▸ **EXERCISE GOAL**:
Return all entries word for word, but drop any images.

▸ **MATERIAL TO PROCESS**:
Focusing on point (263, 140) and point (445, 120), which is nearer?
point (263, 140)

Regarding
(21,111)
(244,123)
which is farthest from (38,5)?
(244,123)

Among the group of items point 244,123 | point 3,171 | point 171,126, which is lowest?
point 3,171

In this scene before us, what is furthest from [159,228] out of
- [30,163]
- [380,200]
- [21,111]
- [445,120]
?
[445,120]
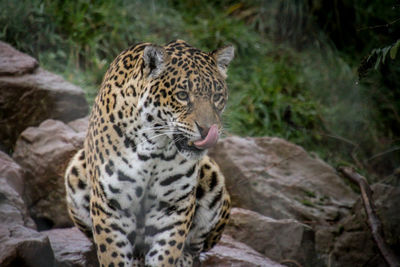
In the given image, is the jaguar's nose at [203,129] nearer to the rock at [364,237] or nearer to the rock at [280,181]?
the rock at [364,237]

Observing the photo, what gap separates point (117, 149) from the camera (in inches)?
195

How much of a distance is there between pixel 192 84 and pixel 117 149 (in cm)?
97

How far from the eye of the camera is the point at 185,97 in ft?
15.0

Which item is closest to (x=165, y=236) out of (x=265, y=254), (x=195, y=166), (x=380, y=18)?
(x=195, y=166)

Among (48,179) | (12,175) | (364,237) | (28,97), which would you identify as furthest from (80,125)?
(364,237)

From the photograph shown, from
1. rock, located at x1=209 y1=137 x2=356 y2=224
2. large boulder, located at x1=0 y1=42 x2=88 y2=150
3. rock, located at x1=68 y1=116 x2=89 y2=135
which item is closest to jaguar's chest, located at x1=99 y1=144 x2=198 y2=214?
rock, located at x1=209 y1=137 x2=356 y2=224

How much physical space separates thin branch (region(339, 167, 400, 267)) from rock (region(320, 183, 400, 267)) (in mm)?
829

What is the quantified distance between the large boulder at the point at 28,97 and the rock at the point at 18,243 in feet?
7.98

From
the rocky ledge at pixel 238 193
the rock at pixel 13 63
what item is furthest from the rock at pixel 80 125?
the rock at pixel 13 63

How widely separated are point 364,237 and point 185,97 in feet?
11.2

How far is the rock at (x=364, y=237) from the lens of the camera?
6566mm

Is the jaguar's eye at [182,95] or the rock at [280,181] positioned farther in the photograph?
the rock at [280,181]

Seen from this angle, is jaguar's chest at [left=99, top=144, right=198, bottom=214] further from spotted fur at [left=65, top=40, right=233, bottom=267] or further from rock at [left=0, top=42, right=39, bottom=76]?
rock at [left=0, top=42, right=39, bottom=76]

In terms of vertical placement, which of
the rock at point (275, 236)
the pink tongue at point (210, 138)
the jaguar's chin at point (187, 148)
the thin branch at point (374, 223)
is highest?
the pink tongue at point (210, 138)
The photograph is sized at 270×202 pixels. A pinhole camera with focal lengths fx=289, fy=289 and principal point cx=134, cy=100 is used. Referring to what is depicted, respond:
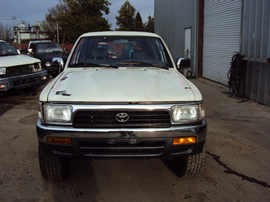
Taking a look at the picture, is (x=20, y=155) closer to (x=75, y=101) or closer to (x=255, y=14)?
(x=75, y=101)

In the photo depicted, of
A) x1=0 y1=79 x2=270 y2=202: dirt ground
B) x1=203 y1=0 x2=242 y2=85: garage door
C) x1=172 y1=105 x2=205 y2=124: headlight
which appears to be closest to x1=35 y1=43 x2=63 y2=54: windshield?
x1=203 y1=0 x2=242 y2=85: garage door

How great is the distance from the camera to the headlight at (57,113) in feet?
9.72

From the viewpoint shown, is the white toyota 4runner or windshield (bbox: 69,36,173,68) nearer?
the white toyota 4runner

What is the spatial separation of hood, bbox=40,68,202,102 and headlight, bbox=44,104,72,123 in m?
0.07

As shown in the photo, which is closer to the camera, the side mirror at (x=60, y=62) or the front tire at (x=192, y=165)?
the front tire at (x=192, y=165)

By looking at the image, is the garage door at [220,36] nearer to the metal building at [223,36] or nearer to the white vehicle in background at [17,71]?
the metal building at [223,36]

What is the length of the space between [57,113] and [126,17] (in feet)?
137

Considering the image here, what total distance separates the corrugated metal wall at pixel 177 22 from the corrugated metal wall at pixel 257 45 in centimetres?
478

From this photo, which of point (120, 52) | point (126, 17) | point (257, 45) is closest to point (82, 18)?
point (126, 17)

▸ **THE RESULT**:
Focusing on point (263, 140) and point (445, 120), which is nearer?
point (263, 140)

Regarding
(21,111)
(244,123)
which is farthest from (38,5)?
(244,123)

Among the group of items point 244,123 | point 3,171 | point 171,126, which is lowest?
point 3,171

In this scene before us, what is furthest from [159,228] out of
- [30,163]
- [380,200]
- [21,111]
- [445,120]
?
[445,120]
In the given image, is the jaguar's nose at [203,129] nearer to the rock at [364,237] or nearer to the rock at [280,181]?
the rock at [364,237]

Observing the photo, what gap separates point (117, 149) from the camera (in inches)?
195

How much of a distance is there between pixel 192 84 and pixel 117 149 (in cm)?
97

How far from the eye of the camera is the point at 185,97 in ft?
15.0

Which item is closest to (x=165, y=236) out of (x=265, y=254), (x=195, y=166), (x=380, y=18)?
(x=195, y=166)

Among (48,179) | (12,175) | (364,237) | (28,97), which would you identify as furthest from (80,125)?
(364,237)

From the photograph shown, from
1. rock, located at x1=209 y1=137 x2=356 y2=224
2. large boulder, located at x1=0 y1=42 x2=88 y2=150
3. rock, located at x1=68 y1=116 x2=89 y2=135
which item is closest to jaguar's chest, located at x1=99 y1=144 x2=198 y2=214?
rock, located at x1=209 y1=137 x2=356 y2=224

How much physical space separates thin branch (region(339, 167, 400, 267)) from rock (region(320, 183, 400, 267)) (in mm)?
829

What is the quantified distance between the large boulder at the point at 28,97 and the rock at the point at 18,243 in feet?
7.98

From
the rocky ledge at pixel 238 193
the rock at pixel 13 63
what item is furthest from the rock at pixel 80 125?
the rock at pixel 13 63

How widely separated are point 364,237 and point 185,97 in feet?
11.2

How far is the rock at (x=364, y=237) from the lens of the camera?
6566mm

Is the jaguar's eye at [182,95] or the rock at [280,181] positioned farther in the photograph?
the rock at [280,181]

Seen from this angle, is jaguar's chest at [left=99, top=144, right=198, bottom=214] further from spotted fur at [left=65, top=40, right=233, bottom=267] or further from rock at [left=0, top=42, right=39, bottom=76]?
rock at [left=0, top=42, right=39, bottom=76]

In terms of vertical placement, which of
the rock at point (275, 236)
the pink tongue at point (210, 138)
the jaguar's chin at point (187, 148)
the thin branch at point (374, 223)
is highest?
the pink tongue at point (210, 138)
The photograph is sized at 270×202 pixels. A pinhole camera with focal lengths fx=289, fy=289 and principal point cx=134, cy=100 is used. Referring to what is depicted, respond:
Taking a look at the picture, is (x=20, y=155) closer to (x=75, y=101) or closer to (x=255, y=14)?
(x=75, y=101)

In the photo depicted, of
A) x1=0 y1=79 x2=270 y2=202: dirt ground
B) x1=203 y1=0 x2=242 y2=85: garage door
C) x1=172 y1=105 x2=205 y2=124: headlight
which appears to be closest to x1=35 y1=43 x2=63 y2=54: windshield?
x1=203 y1=0 x2=242 y2=85: garage door

How great is the distance from the camera to the headlight at (57,113) in feet?
9.72

From the viewpoint shown, is the white toyota 4runner or windshield (bbox: 69,36,173,68) nearer?
the white toyota 4runner

What is the spatial separation of hood, bbox=40,68,202,102 and headlight, bbox=44,104,72,123 in m?
0.07

As shown in the photo, which is closer to the camera, the side mirror at (x=60, y=62) or the front tire at (x=192, y=165)?
the front tire at (x=192, y=165)

By looking at the image, is the garage door at [220,36] nearer to the metal building at [223,36] or nearer to the white vehicle in background at [17,71]?
the metal building at [223,36]

What is the length of the space between [57,113] and [126,17] (in feet)?
137

Considering the image here, what total distance separates the corrugated metal wall at pixel 177 22 from the corrugated metal wall at pixel 257 45 in centimetres?
478

From this photo, which of point (120, 52) | point (126, 17) | point (257, 45) is closest to point (82, 18)?
point (126, 17)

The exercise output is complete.